President of the Province of Monza and Brianza
- In office 28 September 2017 – 26 May 2019
- Preceded by: Pietro Luigi Ponti
- Succeeded by: Luca Santambrogio

Mayor of Bellusco
- In office 8 June 2009 – 27 May 2019
- Preceded by: Irene Maria Colombo
- Succeeded by: Mauro Colombo

Personal details
- Born: 16 February 1970 (age 56) Vimercate, Lombardy, Italy
- Party: Christian Democracy Italian People's Party Democratic Party

= Roberto Invernizzi =

Italian politician (born 1970)

Roberto Invernizzi (born 16 February 1970) is an Italian politician who served as president of the Province of Monza and Brianza from 2017 to 2019 and as mayor of Bellusco from 2009 to 2019.

==Career==
Invernizzi was first elected to the Bellusco municipal council in 1990 as a member of Christian Democracy.

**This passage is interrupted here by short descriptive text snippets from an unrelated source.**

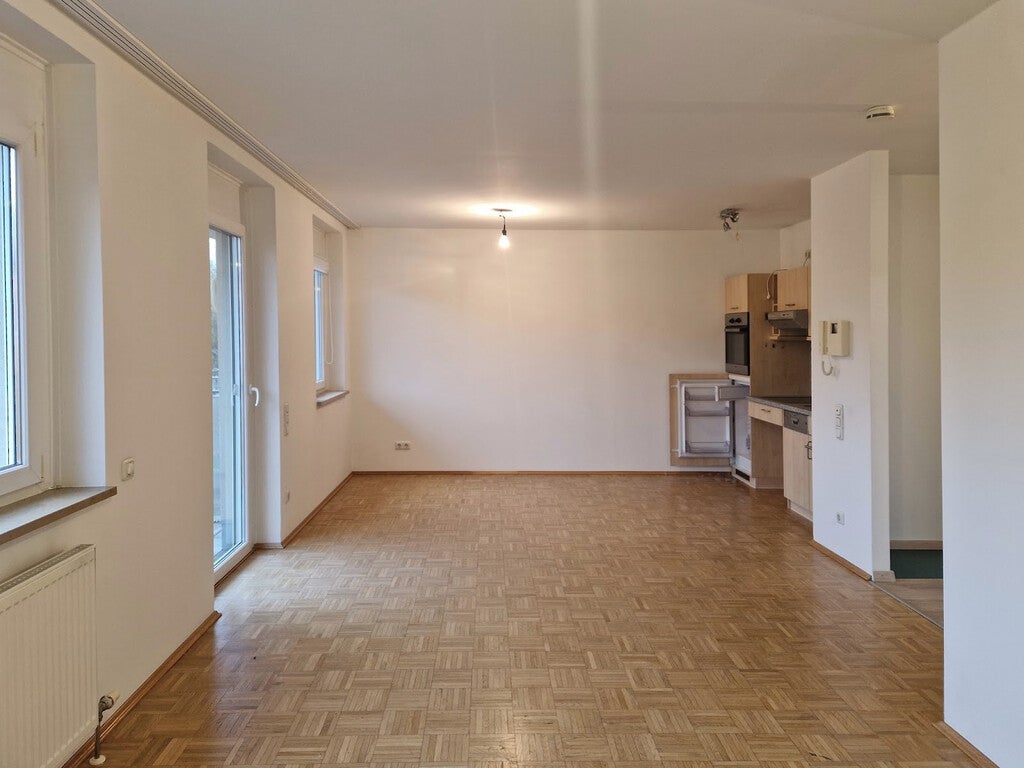 Wohnung Bachstraße in Deggendorf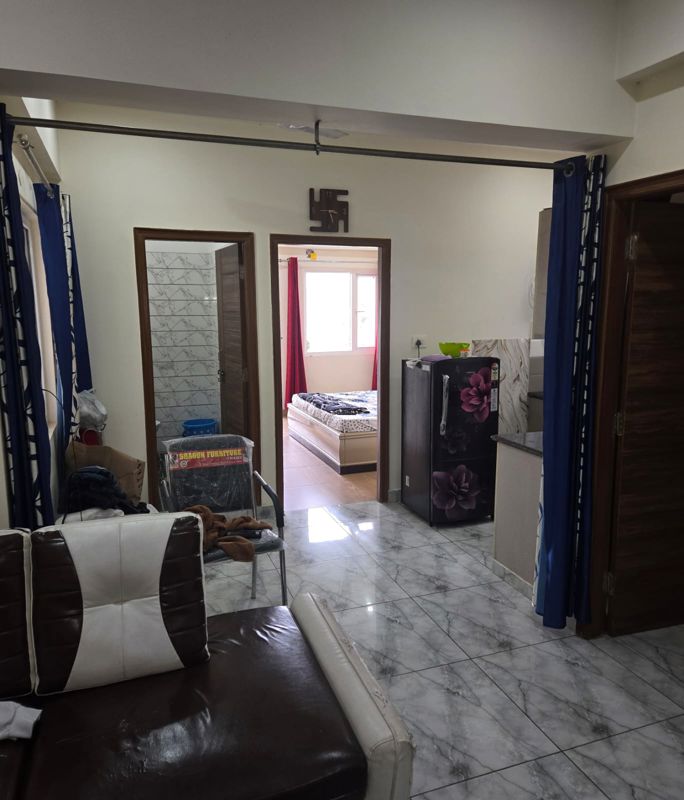 1 BHK Builder Floor For Rent in Kulhan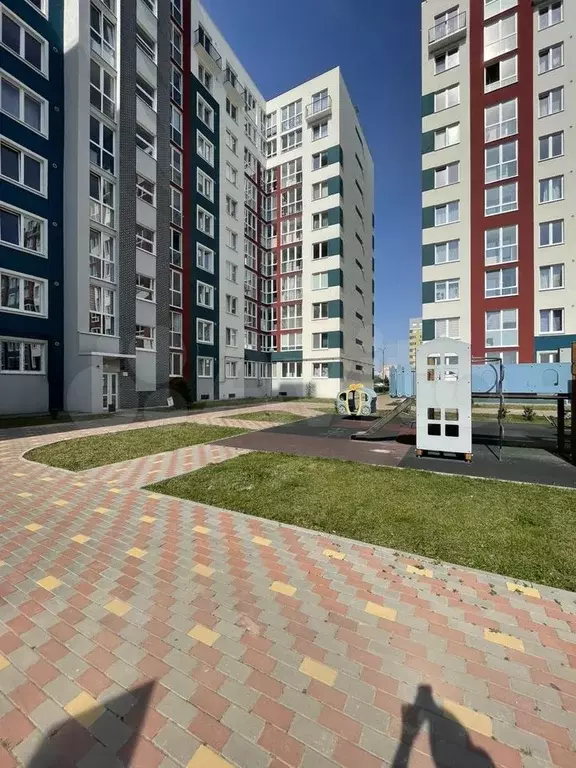 2-к. квартира, 55,5 м, 8/9 эт. - Фото 0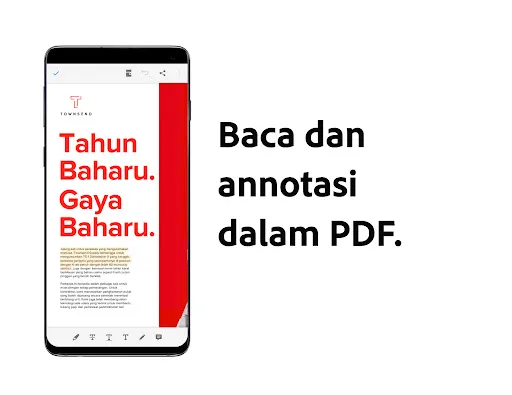 Adobe Acrobat Reader: Edit PDF | Permainan | XWorld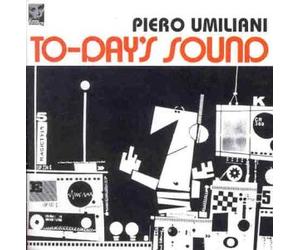 Piero Umiliani - To-Day's Sound
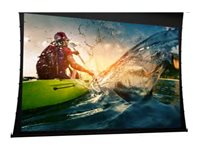 Da-Lite Tensioned DescenderPro - Projektorduk - takmontering - motoriserad - 230 V - 107" (272 cm) - 16:9 - HD Progressive 1.1 10106641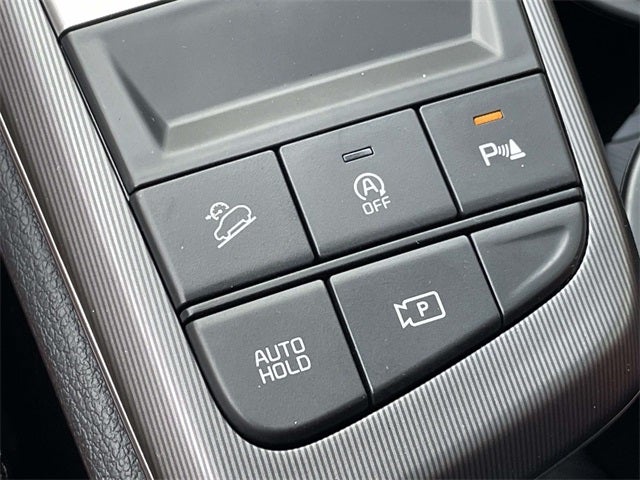 2026 Kia Sportage SX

He subsequently joined the Italian People's Party and was continuously re-elected to the municipal council until 2009, serving several times as an assessor with executive responsibilities. In June 2009, he was elected mayor of Bellusco for the Democratic Party.

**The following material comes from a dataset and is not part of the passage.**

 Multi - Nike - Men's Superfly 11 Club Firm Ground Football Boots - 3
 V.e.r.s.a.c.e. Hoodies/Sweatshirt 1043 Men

Invernizzi became acting president of the Province of Monza and Brianza in June 2017 following the end of Pietro Luigi Ponti's mandate. On 24 September 2017, he was elected president of the province, receiving 41,026 weighted votes against the centre-right opponent Riccardo Borgonovo, the mayor of Concorezzo.

Invernizzi's term as president of the province ended on 26 May 2019, when he ceased to be mayor of Bellusco following the 2019 municipal elections. He was succeeded on an interim basis by vice president Concettina Monguzzi until the election of Luca Santambrogio as president in July 2019.

From June 2019 to June 2024, he served as president of the municipal council of Bellusco.